Entries supplied =
◆ ◆ ◆ ◆ ◆ ◆ ◆
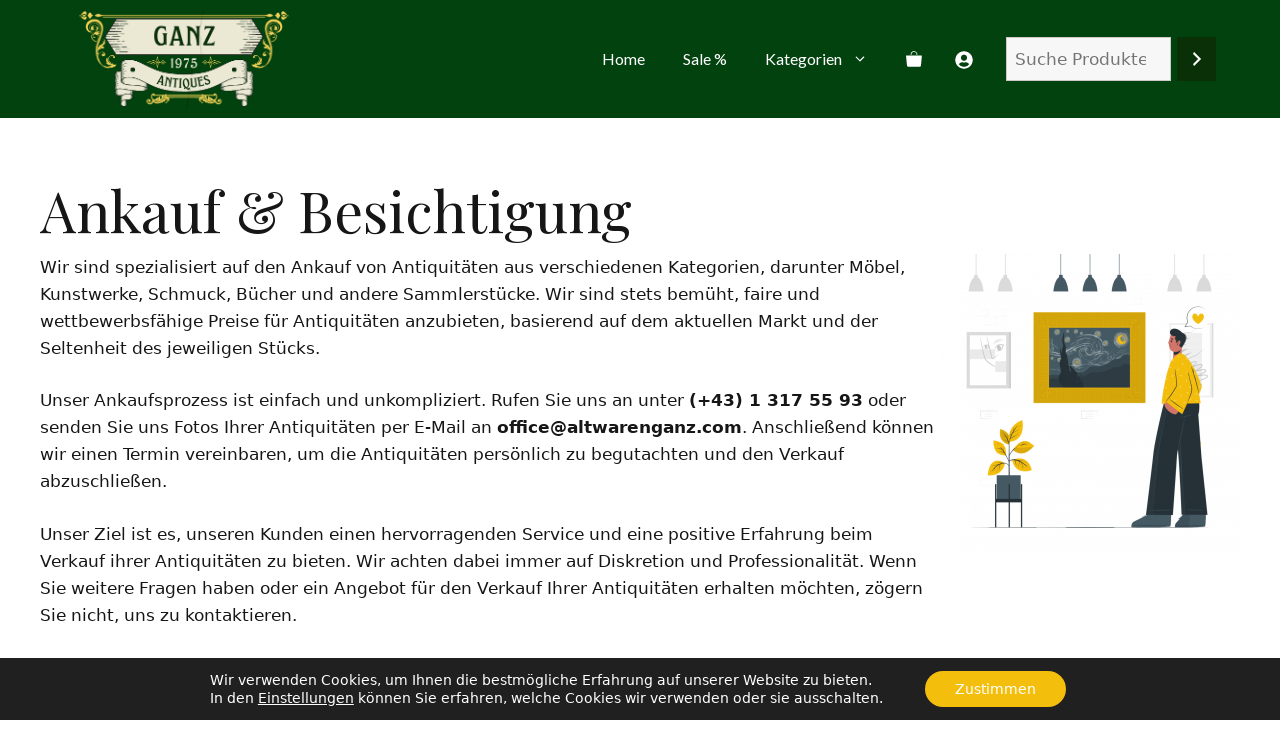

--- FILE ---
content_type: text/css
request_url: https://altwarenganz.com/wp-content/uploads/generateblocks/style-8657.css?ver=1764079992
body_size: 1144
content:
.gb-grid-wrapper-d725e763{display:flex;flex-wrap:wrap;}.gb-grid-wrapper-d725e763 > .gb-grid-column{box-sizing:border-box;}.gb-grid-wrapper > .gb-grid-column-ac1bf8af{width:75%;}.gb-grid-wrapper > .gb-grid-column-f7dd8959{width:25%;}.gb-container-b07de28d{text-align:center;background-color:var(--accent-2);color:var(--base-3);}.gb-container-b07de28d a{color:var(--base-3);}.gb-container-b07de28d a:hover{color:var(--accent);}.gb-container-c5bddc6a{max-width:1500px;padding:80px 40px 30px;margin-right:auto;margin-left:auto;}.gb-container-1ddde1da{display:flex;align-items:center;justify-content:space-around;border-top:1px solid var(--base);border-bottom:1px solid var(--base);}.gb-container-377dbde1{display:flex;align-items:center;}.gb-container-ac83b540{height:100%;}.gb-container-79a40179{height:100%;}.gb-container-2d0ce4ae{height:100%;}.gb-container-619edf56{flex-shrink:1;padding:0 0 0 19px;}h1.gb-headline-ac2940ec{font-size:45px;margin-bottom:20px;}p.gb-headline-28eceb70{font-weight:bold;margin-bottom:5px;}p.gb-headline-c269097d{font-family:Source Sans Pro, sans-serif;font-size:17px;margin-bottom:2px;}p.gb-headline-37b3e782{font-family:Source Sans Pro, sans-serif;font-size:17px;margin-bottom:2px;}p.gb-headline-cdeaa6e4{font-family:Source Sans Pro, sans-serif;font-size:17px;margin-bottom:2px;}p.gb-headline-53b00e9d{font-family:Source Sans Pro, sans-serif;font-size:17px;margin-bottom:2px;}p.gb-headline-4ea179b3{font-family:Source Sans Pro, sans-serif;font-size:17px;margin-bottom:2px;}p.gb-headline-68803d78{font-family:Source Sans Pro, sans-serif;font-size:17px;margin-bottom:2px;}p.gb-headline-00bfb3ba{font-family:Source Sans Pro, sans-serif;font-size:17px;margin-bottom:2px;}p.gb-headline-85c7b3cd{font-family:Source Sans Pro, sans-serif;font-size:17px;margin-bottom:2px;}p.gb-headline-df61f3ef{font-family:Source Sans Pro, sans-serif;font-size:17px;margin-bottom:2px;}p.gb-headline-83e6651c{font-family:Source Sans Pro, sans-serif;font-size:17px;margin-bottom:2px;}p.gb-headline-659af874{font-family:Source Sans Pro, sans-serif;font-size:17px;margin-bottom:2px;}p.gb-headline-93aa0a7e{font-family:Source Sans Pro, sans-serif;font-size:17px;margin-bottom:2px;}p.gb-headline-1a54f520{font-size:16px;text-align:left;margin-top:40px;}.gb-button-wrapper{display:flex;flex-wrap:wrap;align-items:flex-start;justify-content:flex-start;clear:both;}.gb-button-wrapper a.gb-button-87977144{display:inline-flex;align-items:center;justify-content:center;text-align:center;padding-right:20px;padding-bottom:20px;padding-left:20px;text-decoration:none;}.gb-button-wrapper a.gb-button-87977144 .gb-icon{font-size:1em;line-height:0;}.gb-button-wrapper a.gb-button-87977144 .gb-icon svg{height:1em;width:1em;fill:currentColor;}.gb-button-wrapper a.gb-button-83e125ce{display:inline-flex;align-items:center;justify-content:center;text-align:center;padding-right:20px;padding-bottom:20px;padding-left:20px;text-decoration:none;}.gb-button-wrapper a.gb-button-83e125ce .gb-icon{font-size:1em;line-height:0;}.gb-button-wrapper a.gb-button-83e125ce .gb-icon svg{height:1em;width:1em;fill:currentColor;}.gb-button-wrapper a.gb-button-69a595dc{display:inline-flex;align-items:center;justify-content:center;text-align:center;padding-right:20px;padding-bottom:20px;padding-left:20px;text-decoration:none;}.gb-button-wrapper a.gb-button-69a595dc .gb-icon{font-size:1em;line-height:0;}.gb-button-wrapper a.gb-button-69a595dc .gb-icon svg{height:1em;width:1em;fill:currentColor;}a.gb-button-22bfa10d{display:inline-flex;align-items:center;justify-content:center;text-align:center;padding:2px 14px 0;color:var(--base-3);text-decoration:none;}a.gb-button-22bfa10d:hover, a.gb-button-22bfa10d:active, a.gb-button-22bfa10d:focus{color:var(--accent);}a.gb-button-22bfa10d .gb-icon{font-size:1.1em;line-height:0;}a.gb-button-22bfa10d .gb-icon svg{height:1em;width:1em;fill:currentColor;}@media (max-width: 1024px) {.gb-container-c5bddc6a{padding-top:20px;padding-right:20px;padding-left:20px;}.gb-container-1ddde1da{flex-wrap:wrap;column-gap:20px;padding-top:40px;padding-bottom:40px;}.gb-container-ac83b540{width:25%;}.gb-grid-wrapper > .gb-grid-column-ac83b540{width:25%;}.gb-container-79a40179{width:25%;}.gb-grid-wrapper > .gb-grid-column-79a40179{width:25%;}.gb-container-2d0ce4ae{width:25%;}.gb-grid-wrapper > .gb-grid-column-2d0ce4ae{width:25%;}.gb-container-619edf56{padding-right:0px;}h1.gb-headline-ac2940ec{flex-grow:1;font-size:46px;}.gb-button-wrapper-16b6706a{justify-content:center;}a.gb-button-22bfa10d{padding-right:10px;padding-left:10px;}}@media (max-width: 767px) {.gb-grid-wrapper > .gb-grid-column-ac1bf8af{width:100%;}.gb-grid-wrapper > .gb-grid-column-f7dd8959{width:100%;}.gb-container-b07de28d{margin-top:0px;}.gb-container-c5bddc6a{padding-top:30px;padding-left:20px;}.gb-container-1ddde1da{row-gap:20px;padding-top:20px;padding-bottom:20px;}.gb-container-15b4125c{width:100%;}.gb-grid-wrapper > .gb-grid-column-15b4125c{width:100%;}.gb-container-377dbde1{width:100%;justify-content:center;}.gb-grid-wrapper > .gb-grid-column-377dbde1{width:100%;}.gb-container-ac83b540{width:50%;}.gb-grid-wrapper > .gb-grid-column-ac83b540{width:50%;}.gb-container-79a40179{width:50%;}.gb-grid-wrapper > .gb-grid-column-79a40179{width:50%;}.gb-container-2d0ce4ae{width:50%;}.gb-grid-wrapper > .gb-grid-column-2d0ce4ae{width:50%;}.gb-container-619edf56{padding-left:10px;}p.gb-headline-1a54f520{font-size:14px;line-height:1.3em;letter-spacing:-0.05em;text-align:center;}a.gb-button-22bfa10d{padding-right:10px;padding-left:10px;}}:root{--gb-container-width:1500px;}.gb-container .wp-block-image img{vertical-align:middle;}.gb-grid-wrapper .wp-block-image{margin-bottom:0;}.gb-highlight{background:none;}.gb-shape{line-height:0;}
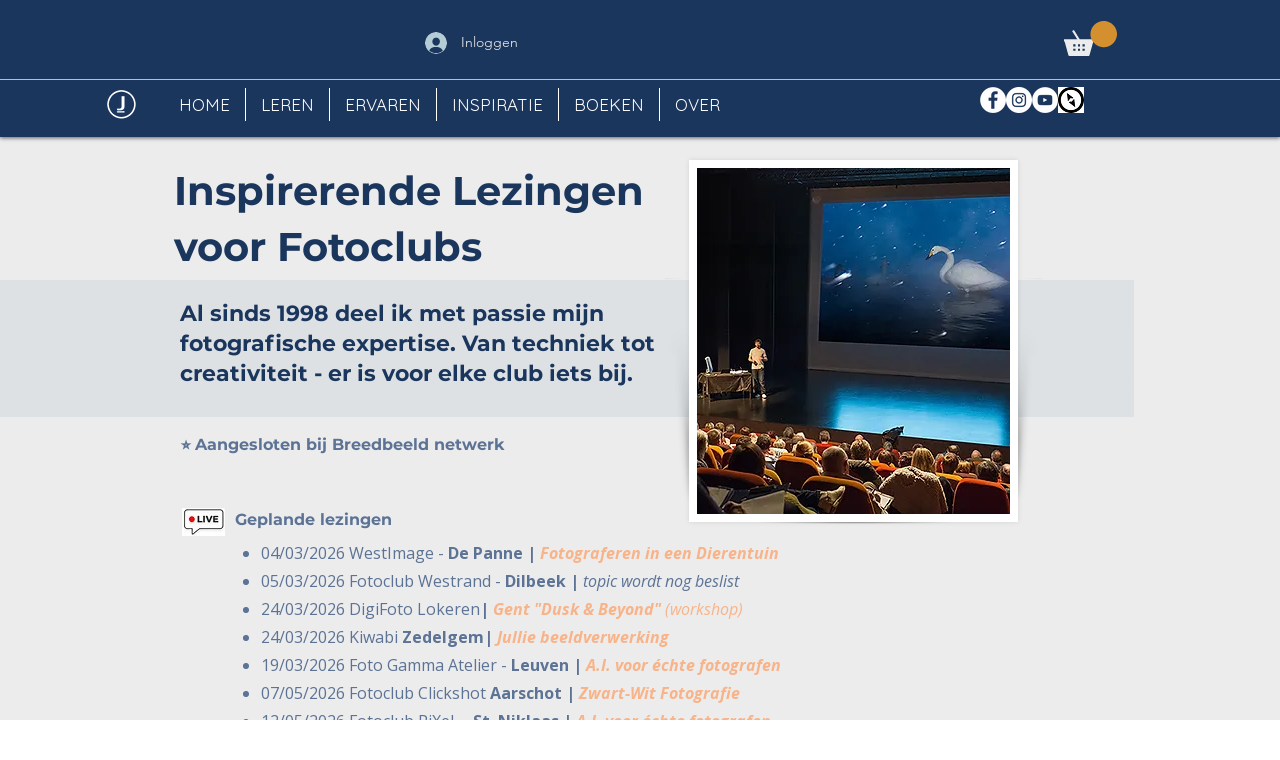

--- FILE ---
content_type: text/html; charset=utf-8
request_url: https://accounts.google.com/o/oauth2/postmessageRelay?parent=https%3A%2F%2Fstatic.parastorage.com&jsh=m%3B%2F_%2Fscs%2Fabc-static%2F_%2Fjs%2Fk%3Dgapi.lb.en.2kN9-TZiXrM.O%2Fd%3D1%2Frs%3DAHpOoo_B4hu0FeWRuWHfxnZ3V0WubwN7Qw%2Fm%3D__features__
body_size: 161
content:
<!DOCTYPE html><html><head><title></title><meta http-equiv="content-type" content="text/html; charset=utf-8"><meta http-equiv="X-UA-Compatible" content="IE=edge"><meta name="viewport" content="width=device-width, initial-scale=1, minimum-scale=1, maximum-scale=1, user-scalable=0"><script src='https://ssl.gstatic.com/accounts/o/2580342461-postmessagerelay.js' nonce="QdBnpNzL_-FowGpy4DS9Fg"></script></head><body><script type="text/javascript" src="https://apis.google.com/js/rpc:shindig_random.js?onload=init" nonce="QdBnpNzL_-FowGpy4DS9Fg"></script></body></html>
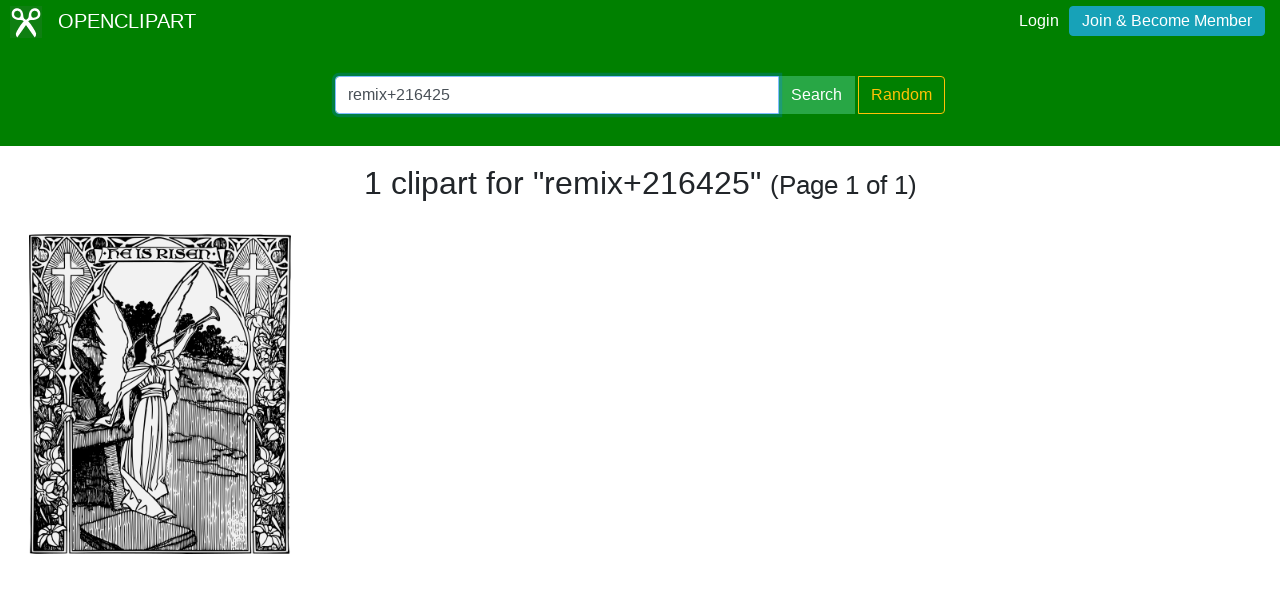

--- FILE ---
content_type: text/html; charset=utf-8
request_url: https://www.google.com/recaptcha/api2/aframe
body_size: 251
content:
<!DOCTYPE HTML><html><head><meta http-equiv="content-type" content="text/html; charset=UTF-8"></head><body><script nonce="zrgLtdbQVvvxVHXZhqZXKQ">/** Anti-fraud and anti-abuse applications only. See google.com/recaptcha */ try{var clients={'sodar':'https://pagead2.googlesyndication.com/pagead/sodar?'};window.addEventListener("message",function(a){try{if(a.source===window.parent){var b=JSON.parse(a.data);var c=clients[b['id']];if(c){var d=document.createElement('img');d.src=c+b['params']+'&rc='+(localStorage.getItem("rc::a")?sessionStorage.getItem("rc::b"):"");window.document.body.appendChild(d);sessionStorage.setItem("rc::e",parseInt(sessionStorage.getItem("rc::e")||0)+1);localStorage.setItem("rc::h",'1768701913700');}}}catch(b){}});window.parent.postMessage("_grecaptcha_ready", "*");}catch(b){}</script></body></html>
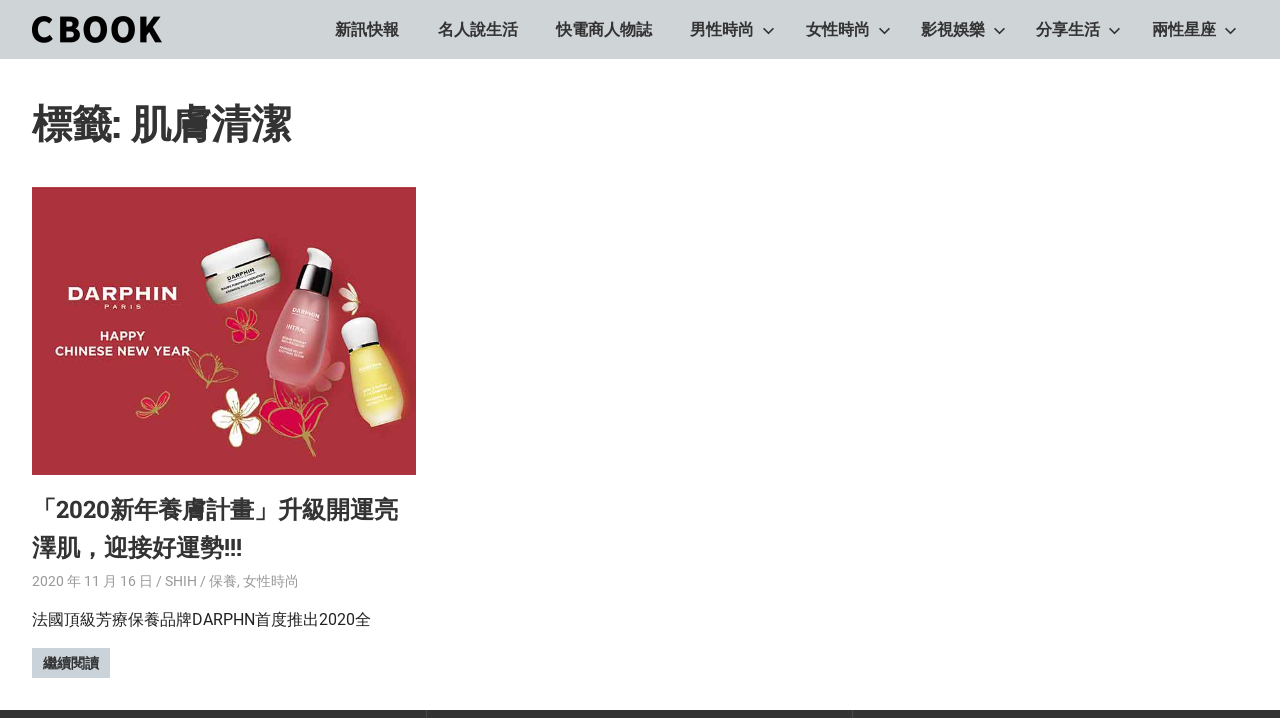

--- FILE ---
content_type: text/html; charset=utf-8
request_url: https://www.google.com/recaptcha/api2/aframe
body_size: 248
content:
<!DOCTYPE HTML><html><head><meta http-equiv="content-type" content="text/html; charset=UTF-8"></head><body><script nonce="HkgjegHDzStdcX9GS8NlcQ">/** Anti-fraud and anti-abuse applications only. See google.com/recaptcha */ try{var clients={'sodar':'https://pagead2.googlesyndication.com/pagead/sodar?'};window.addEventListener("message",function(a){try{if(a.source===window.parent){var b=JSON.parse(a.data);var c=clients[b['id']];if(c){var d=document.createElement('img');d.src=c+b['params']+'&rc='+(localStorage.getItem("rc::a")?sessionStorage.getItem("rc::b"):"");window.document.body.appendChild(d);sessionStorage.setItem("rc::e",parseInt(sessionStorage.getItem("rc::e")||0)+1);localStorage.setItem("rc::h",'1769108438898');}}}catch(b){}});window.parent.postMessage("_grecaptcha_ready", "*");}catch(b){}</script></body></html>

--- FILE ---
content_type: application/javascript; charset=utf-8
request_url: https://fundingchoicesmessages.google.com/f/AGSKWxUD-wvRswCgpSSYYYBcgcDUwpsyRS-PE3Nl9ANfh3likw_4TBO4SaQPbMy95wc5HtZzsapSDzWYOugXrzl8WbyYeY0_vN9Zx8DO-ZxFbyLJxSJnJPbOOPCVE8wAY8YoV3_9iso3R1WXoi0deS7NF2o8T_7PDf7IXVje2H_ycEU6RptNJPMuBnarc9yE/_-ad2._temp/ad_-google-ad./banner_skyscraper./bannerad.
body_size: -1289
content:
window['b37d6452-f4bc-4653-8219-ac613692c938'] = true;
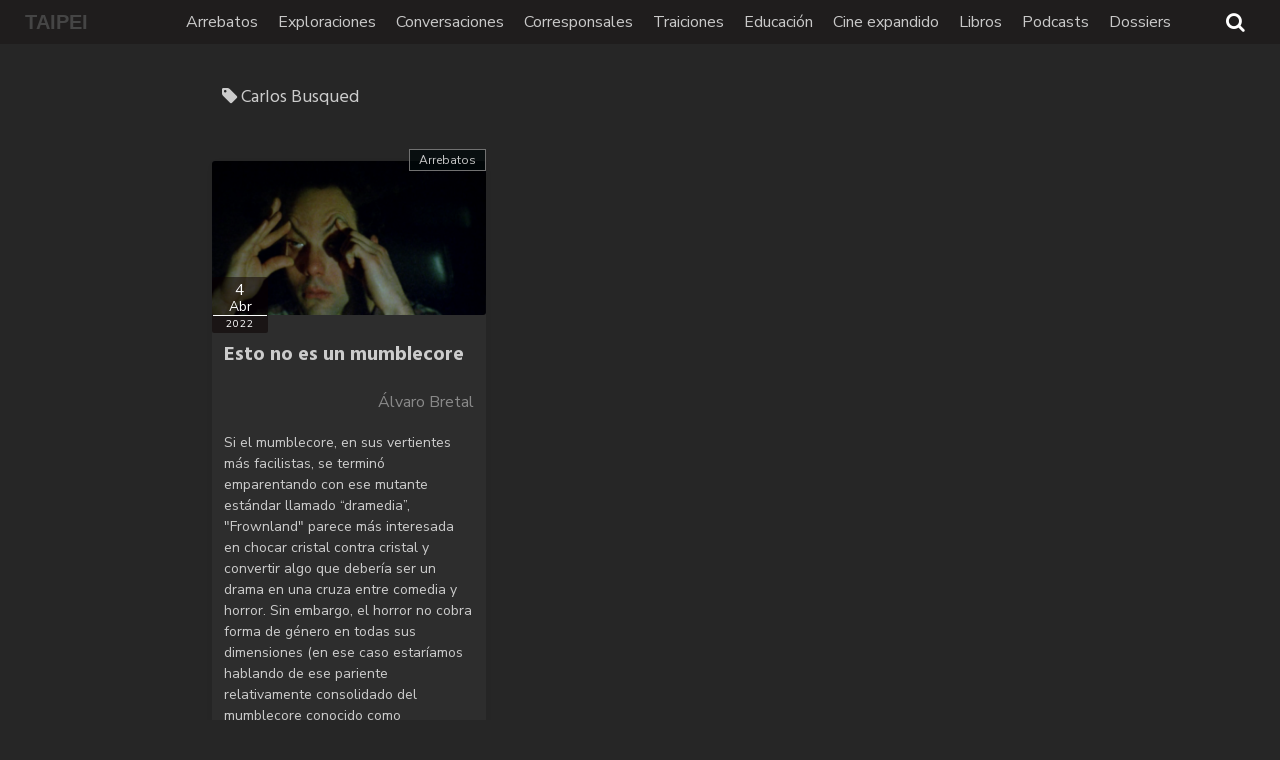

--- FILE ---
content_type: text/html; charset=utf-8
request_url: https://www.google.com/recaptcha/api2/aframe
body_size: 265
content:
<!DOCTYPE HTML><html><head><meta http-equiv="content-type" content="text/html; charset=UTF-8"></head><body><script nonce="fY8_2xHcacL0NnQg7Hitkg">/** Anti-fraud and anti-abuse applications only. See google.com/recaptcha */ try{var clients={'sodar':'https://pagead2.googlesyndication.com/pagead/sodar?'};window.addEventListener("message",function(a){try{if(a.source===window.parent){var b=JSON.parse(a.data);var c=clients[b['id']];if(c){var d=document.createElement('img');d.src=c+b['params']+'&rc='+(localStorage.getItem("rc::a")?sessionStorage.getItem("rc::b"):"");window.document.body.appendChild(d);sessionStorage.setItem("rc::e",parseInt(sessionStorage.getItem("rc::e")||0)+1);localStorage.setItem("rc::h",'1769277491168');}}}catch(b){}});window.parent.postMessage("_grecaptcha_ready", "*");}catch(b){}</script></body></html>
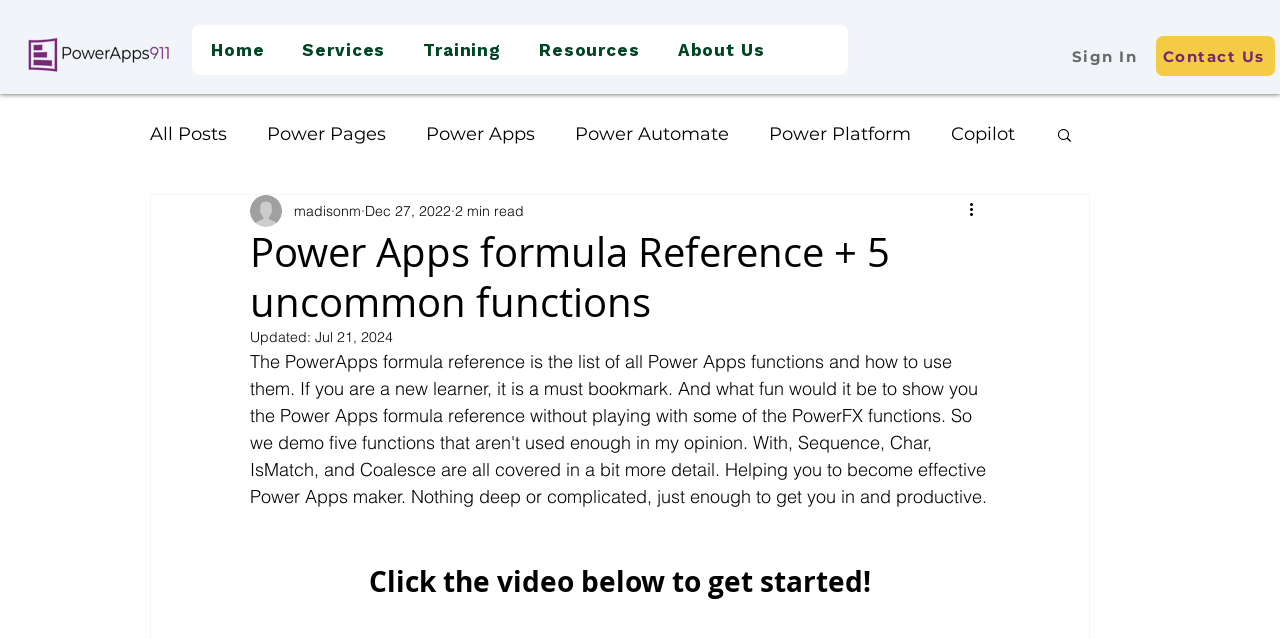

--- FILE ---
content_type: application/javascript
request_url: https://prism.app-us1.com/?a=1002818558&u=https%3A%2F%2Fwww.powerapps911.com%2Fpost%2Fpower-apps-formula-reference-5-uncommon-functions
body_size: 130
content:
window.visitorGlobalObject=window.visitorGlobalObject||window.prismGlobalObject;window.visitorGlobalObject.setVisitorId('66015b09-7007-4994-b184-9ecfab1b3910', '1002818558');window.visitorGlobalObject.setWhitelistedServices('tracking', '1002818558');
◆ ◆ ◆ ◆ ◆ ◆ ◆
What is expected = The range to print runs from the line with "body_size: -1289" through the last line of the entries, both included; keep it exact and skip the pictures.

Exercise solution =
body_size: -1289
content:
window['b37d6452-f4bc-4653-8219-ac613692c938'] = true;

--- FILE ---
content_type: text/html; charset=utf-8
request_url: https://www.google.com/recaptcha/api2/aframe
body_size: 265
content:
<!DOCTYPE HTML><html><head><meta http-equiv="content-type" content="text/html; charset=UTF-8"></head><body><script nonce="fY8_2xHcacL0NnQg7Hitkg">/** Anti-fraud and anti-abuse applications only. See google.com/recaptcha */ try{var clients={'sodar':'https://pagead2.googlesyndication.com/pagead/sodar?'};window.addEventListener("message",function(a){try{if(a.source===window.parent){var b=JSON.parse(a.data);var c=clients[b['id']];if(c){var d=document.createElement('img');d.src=c+b['params']+'&rc='+(localStorage.getItem("rc::a")?sessionStorage.getItem("rc::b"):"");window.document.body.appendChild(d);sessionStorage.setItem("rc::e",parseInt(sessionStorage.getItem("rc::e")||0)+1);localStorage.setItem("rc::h",'1769277491168');}}}catch(b){}});window.parent.postMessage("_grecaptcha_ready", "*");}catch(b){}</script></body></html>

--- FILE ---
content_type: application/javascript
request_url: https://prism.app-us1.com/?a=1002818558&u=https%3A%2F%2Fwww.powerapps911.com%2Fpost%2Fpower-apps-formula-reference-5-uncommon-functions
body_size: 130
content:
window.visitorGlobalObject=window.visitorGlobalObject||window.prismGlobalObject;window.visitorGlobalObject.setVisitorId('66015b09-7007-4994-b184-9ecfab1b3910', '1002818558');window.visitorGlobalObject.setWhitelistedServices('tracking', '1002818558');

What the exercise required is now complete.